Alors que le conflit au Moyen-Orient, opposant États-Unis, Israël et Iran, entre dans sa troisième semaine et paralyse partiellement le détroit d’Ormuz – par lequel transite environ 20 % du pétrole mondial –, la Chine, premier importateur planétaire de brut, fait figure de résiliente. Malgré une flambée des cours dépassant les 100 dollars le baril le 16 mars, Pékin limite les dégâts grâce à une stratégie de long terme bâtie autour de réserves stratégiques massives, diversification des approvisionnements, relance de la production domestique et accélération des énergies renouvelables.
Selon l’analyse publiée par France 24 le 16 mars, la Chine tire une partie de sa force de ses réserves stratégiques de pétrole brut, estimées entre 1,2 et 1,4 milliard de barils – un stock couvrant environ 100 jours d’importations. « La Chine a constitué et reconstitué ses réserves stratégiques au cours des vingt dernières années, précisément pour se préparer à des moments comme celui-ci », explique Erica Downs, chercheuse au Centre de politique énergétique mondiale de l’université Columbia. Ces stocks, accumulés discrètement, ont été renforcés ces derniers mois : les importations de brut ont bondi de 16 % au cours des deux premiers mois de 2026 par rapport à 2025, signe d’une anticipation du risque iranien.
La dépendance au Moyen-Orient reste élevée – 57 % des importations directes de pétrole brut en 2025 provenaient de la région, avec l’Iran comme fournisseur clé malgré les sanctions.
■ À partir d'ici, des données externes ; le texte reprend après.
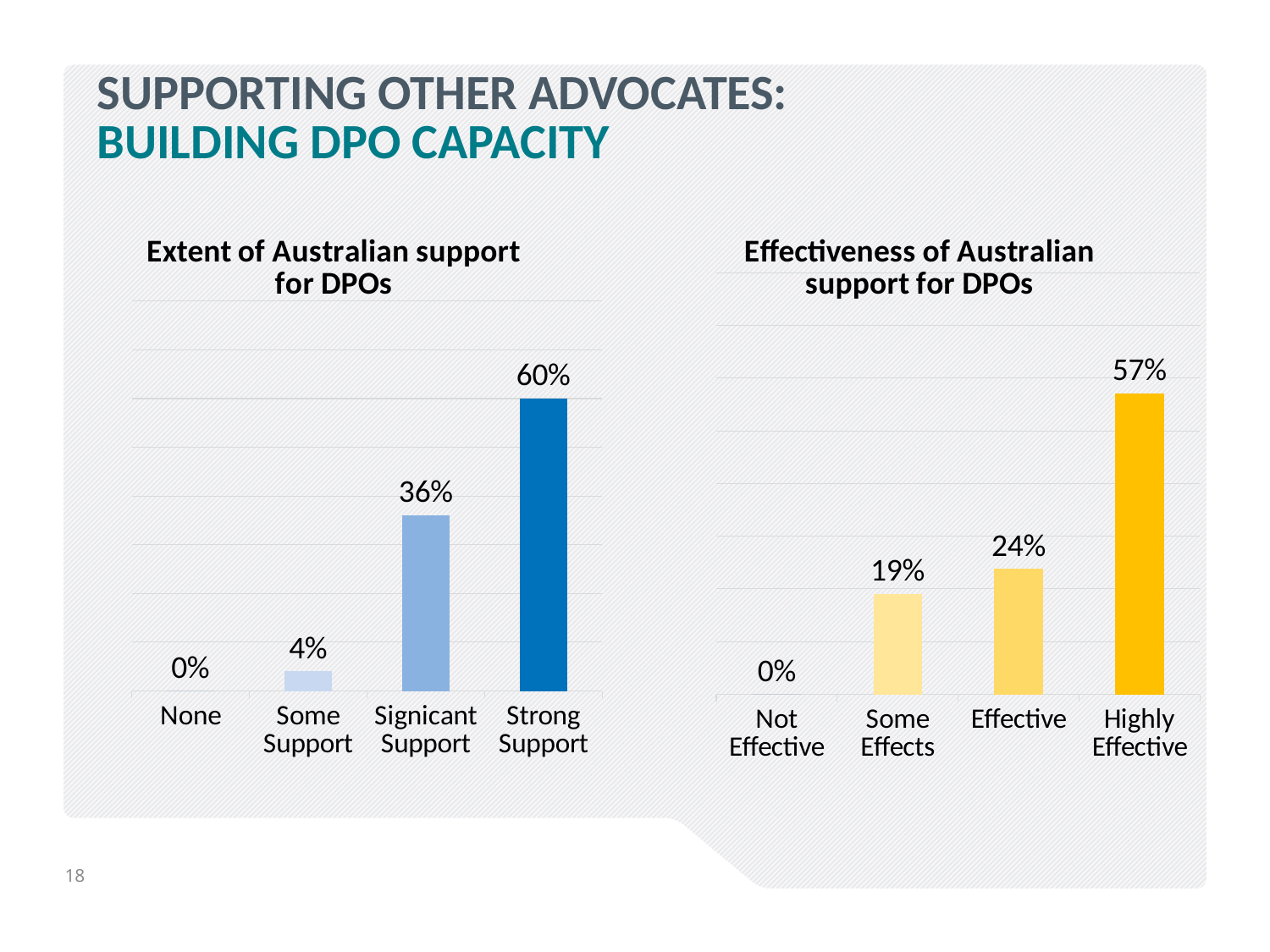
In the 'Effectiveness of Australian support for DPOs' chart, what is the difference between Highly Effective and Effective? 33% In the 'Extent of Australian support for DPOs' chart, what is the difference between Strong Support and Signicant Support? 24% In the 'Effectiveness of Australian support for DPOs' chart, which is larger, Effective or Some Effects? Effective In the 'Extent of Australian support for DPOs' chart, what is the value for Some Support? 4% In the 'Extent of Australian support for DPOs' chart, which category has the highest value? Strong Support In the 'Effectiveness of Australian support for DPOs' chart, do the values rise or fall from left to right? Rise What type of chart is the 'Effectiveness of Australian support for DPOs' chart? Bar chart In the 'Extent of Australian support for DPOs' chart, how many categories are shown? 4 In the 'Effectiveness of Australian support for DPOs' chart, what is the value for Some Effects? 19% In the 'Extent of Australian support for DPOs' chart, which category has the lowest value? None In the 'Extent of Australian support for DPOs' chart, what is the value for Strong Support? 60% In the 'Effectiveness of Australian support for DPOs' chart, what is the value for Highly Effective? 57%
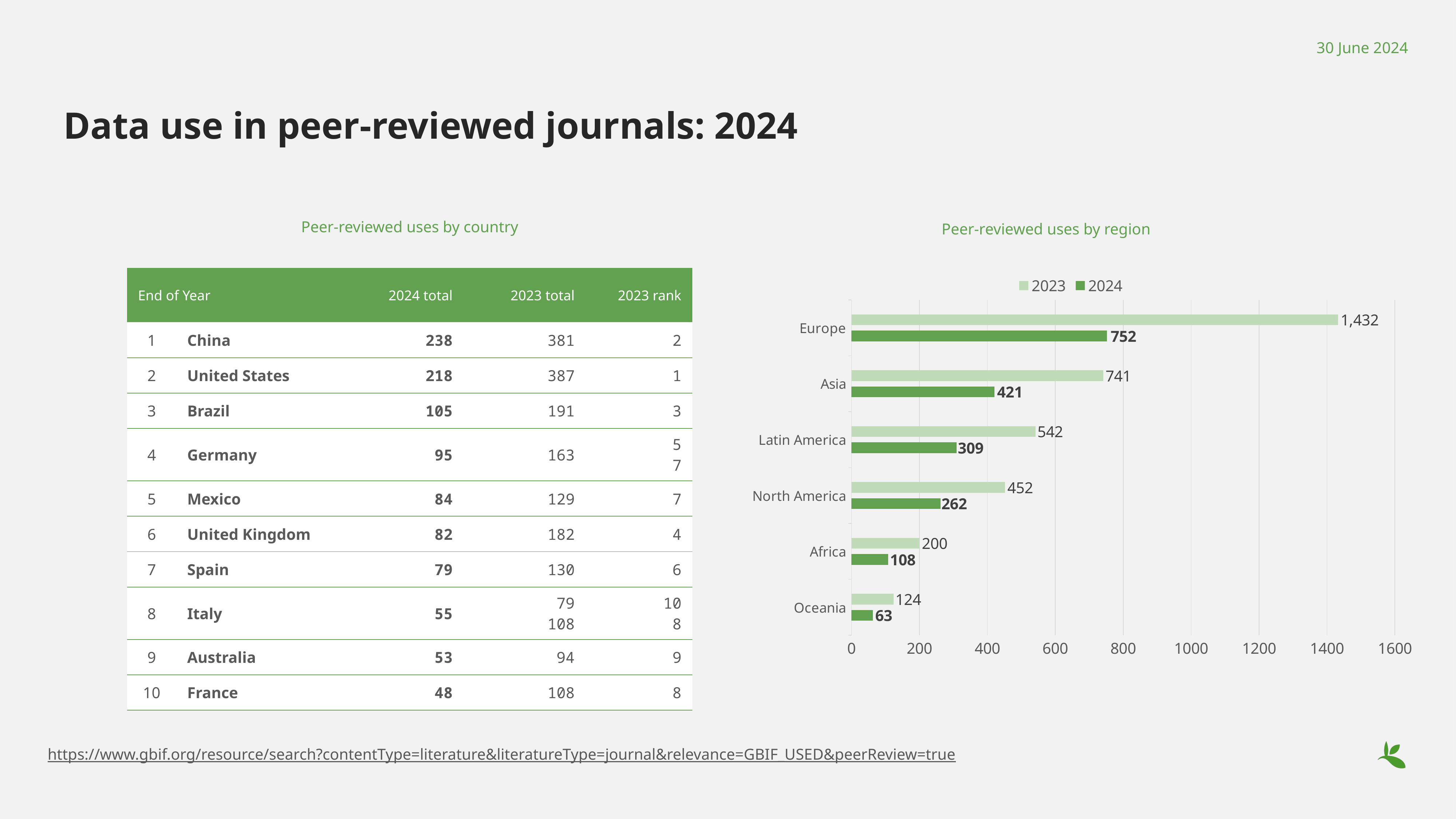
In the 'Peer-reviewed uses by region' chart, which region has the lowest 2024 value? Oceania In the 'Peer-reviewed uses by region' chart, what is the difference between the 2023 values for Latin America and North America? 90 In the 'Peer-reviewed uses by region' chart, which is larger: the 2024 value for Asia or the 2023 value for North America? 2023 value for North America In the 'Peer-reviewed uses by region' chart, what is the 2023 value for Asia? 741 What kind of chart is 'Peer-reviewed uses by region'? Bar chart In the 'Peer-reviewed uses by region' chart, which region has the highest 2023 value? Europe How many regions are shown in the 'Peer-reviewed uses by region' chart? 6 In the 'Peer-reviewed uses by region' chart, what is the 2024 value for Oceania? 63 In the 'Peer-reviewed uses by region' chart, is the 2023 value for Africa greater or less than 400? less How many series does the legend of the 'Peer-reviewed uses by region' chart list? 2 In the 'Peer-reviewed uses by region' chart, what is the difference between the 2023 and 2024 values for Europe? 680 In the 'Peer-reviewed uses by region' chart, what is the 2024 value for Europe? 752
Mais Pékin a réduit cette exposition : la part du Moyen-Orient dans les approvisionnements est passée de 60 % à 50 % sur l’année écoulée, grâce à un pivot marqué vers la Russie (livraisons accrues via pipelines et tankers) et d’autres sources (Brésil, Angola). Le projet de gazoduc Power of Siberia 2 reliant la Russie à la Chine pourrait s’accélérer dans ce contexte, malgré les tensions liées à l’Ukraine.
Sur le plan domestique, la production pétrolière chinoise dépasse les 4 millions de barils par jour depuis 2019, limitant le recours aux importations. Parallèlement, Pékin mise sur une transition énergétique agressive : en 2025, 38 % de l’électricité provenait de sources bas-carbone (solaire et éolien), avec un dépassement du charbon par ces énergies renouvelables au printemps 2025. Le pays prévoit de doubler sa production d’électricité renouvelable entre 2022 et 2030, dans le cadre de ses engagements climatiques (plafonnement des émissions de CO₂ d’ici 2030, neutralité carbone en 2060).
L’électrification massive du transport renforce cette résilience : 12 % du parc automobile est électrique, et 30 % des ventes de camions lourds neufs l’étaient l’an dernier. Résultat : le pétrole représente désormais moins de la moitié de l’énergie primaire consommée en Chine, contre une part beaucoup plus élevée aux États-Unis ou en Europe. Anders Hove, de l’Oxford Institute for Energy Studies, note que cette stratégie, initialement industrielle, a progressivement intégré une dimension de sécurité énergétique.
Face à la crise immédiate, le gouvernement a suspendu début mars les exportations de produits raffinés (gazole, essence) pour prioriser le marché intérieur, limitant la hausse des prix à la pompe (+27,5 yuans, soit environ 3,4 euros pour un plein de 50 litres depuis la semaine dernière). Pékin multiplie les appels à la négociation pour un cessez-le-feu et espère un régime de faveur iranien pour ses pétroliers transitant par Ormuz – un navire pakistanais a franchi le détroit le week-end dernier avec traçage activé.
Donald Trump a proposé à la Chine de rejoindre une coalition militaire pour sécuriser le passage stratégique, sans réponse officielle de Pékin à ce jour. Francis Perrin, directeur de recherche à l’IRIS, rappelle toutefois les limites : « On ne peut pas toujours remplacer une énergie par une autre. […] Tous les produits de la pétrochimie, industrie clé dans n’importe quelle économie moderne, ont besoin de pétrole. »
Malgré ces atouts, la Chine reste exposée à un choc prolongé : une destruction de la demande mondiale (via hausse des coûts en Europe et aux États-Unis) pourrait freiner ses exportations manufacturières. Pour l’instant, sa préparation de longue date lui permet de résister mieux que d’autres grandes économies, transformant un risque géopolitique majeur en test de résilience maîtrisé.